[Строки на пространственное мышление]
⟨

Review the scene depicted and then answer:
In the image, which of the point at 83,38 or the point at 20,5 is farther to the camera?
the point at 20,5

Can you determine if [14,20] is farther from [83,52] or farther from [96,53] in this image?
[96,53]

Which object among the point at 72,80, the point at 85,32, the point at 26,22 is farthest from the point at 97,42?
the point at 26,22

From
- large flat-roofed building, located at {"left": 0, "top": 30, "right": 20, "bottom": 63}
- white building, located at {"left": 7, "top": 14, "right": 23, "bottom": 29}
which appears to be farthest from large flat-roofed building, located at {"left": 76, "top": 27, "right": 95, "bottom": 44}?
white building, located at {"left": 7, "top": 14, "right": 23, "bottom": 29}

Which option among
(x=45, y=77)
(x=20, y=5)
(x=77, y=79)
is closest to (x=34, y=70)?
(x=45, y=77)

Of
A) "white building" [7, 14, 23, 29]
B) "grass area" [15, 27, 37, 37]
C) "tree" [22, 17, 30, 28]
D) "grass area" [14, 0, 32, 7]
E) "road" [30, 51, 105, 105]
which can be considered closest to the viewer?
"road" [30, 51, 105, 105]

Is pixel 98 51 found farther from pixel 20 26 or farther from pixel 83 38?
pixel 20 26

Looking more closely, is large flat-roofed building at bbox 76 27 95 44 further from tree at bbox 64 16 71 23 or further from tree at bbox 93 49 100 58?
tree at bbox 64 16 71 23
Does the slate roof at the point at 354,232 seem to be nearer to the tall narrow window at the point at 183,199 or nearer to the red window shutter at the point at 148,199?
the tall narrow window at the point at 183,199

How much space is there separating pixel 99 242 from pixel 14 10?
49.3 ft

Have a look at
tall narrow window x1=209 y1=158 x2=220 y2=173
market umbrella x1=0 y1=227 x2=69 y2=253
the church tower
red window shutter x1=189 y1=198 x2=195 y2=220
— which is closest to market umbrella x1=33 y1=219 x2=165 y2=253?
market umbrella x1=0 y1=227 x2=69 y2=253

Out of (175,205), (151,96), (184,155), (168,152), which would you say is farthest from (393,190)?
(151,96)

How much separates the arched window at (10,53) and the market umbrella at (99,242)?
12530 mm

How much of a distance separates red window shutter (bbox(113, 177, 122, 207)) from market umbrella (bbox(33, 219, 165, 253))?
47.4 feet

⟩

Задание =>
Перепиши строки от той, что содержит "How much of", до последней строки включительно, заменив "red window shutter" на "blue window shutter" и не меняя ничего другого. Выведи только эти строки.

Результат =>
How much of a distance separates blue window shutter (bbox(113, 177, 122, 207)) from market umbrella (bbox(33, 219, 165, 253))?
47.4 feet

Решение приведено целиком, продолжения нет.